Since a young woman I have been documenting myself through self-portraiture. It wasn’t just showing myself – it was knowing and self-discovery – an interaction between me and myself.
I’ve experienced a number of emotional breakthroughs examining myself with my cameras. The use of a SX-70 with Color Polaroid film started in the late 1970’s. I was an admirer of Yukio Mishima who made his health stronger with an oriental exercise practice after illness. The Japanese photographer, Eikoh Hosoe, collaborated with him on a series of photographs. I shot myself with a French beret to identify myself as an artist and then holding an image of Mishima wearing a Japanese coat, I made a second self-portrait to connect me to the image’s vibrant awareness.
I was conflicted about my identity as I wanted to live a Bohemian life yet continue to be recognized for modeling and the good looks that brought income and opportunities. The uniform of black clothes, sneakers and ball caps ruled in the 80’s art world and my feminine style and charm became a stifling hindrance. Little Miss Point Pleasant runner up, queen of freshman and sophomore proms, Miss Ocean County Fair, groomed for Miss America, didn’t fit in. I had begun to establish a place in the art and photo teaching world at Otis/Parsons, in Los Angeles and took a class in performance art with Rachel Rosenthal, to be prodded to take more risk. I always had my hair long and decided to get a buzz cut.
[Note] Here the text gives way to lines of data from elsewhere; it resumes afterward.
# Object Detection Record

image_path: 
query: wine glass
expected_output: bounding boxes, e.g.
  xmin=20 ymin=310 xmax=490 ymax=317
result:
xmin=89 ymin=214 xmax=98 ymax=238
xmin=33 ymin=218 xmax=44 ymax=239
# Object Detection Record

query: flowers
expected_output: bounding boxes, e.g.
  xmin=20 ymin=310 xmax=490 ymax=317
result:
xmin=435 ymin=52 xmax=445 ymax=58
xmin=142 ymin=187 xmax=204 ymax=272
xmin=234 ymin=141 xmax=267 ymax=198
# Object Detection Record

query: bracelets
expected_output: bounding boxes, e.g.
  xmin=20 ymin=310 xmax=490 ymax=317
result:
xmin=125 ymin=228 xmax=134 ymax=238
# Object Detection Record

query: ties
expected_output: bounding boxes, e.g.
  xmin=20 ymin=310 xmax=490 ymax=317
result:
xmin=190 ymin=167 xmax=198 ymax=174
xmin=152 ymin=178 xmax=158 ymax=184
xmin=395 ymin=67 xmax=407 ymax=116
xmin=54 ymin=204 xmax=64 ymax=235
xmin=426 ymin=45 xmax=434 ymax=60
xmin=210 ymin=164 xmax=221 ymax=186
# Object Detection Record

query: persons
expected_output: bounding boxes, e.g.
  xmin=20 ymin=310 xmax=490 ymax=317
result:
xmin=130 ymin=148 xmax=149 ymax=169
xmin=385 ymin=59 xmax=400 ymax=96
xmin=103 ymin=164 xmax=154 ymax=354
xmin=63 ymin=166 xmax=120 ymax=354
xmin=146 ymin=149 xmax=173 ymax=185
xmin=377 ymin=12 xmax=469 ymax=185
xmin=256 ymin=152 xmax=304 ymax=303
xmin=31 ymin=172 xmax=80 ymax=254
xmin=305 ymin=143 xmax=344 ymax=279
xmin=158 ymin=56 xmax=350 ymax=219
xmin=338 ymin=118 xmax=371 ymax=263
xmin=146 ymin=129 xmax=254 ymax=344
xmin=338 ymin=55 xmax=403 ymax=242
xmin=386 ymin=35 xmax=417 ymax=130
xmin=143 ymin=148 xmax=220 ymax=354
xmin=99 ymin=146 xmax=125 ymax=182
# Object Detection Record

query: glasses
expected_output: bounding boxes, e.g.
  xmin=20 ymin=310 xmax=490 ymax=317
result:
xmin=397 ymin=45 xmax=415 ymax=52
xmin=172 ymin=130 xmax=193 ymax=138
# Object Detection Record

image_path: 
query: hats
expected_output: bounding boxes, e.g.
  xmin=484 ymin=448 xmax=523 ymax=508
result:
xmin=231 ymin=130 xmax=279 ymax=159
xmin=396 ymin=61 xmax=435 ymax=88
The result was surprising and I reached for my camera and then scratching and remaking my image on the Polaroid’s malleable surface. I wanted to distort my pretty face to find a new self. This film’s properties let me penetrate it with a match and pen point to further explore interior longings. Seeing the effects such as dents and bubbles, is transforming. I gained some distance from my visual look that had at one time sustained me. I gained new control. Living in Hollywood on the same street as the photographer, Robert Frank when he was in town I sometimes imagined his shadow hovering though I never saw him. His road trip images beckoned me to find my own map. I made myself into a woman with an aura over my head, totally removed my face at one point, and crumbled the plastic surface of a self-portrait expressing the void I was feeling during my divorce. . Experiments with Polaroid offered an imprint, a fissure, and a moment of exchange.
Linda Troeller
Linda Troeller’s books and exhibitions focus on women, sexuality, community. Living in the Chelsea Hotel, Schiffer, 2015 won an IPA Book Award, 2016 and she had an exhibition at Leica Gallery Los Angeles, 2019 with updated shoots. One image debuted at the National Soho Group Photo Exhibition, New York March 2021. An excerpt of “Self-Reflection,” was exhibited at Griffin Museum, 2018. Her book with interviews with Marion Schneider, Erotic Lives of Women, Scalo, 1998 was reviewed as one of the “most gutsy and imaginative books of the decade,” NYTimes. Daylight published, Orgasm, 2014 was also printed in German with a European book tour. Troeller’s house caught fire on Easter 2016 and she escaped but with the home destroyed along with much of her archive. She received grants to re-photograph valued images which were a focus in her 2019 “NY-Apolda” retrospective. She has won many awards including Woman of Achievement , Douglass College for her TB-AIDS DIARY, photo-collages in Color Polaroid that helped prevent discriminative stamping of HIV in passports and now is part of the 50 Years of Photography Show at The Photographer’s Gallery, London, 2021 and her newest work will be featured in Salzburg’s Fotohof’s 40th Anniversary, November 2021.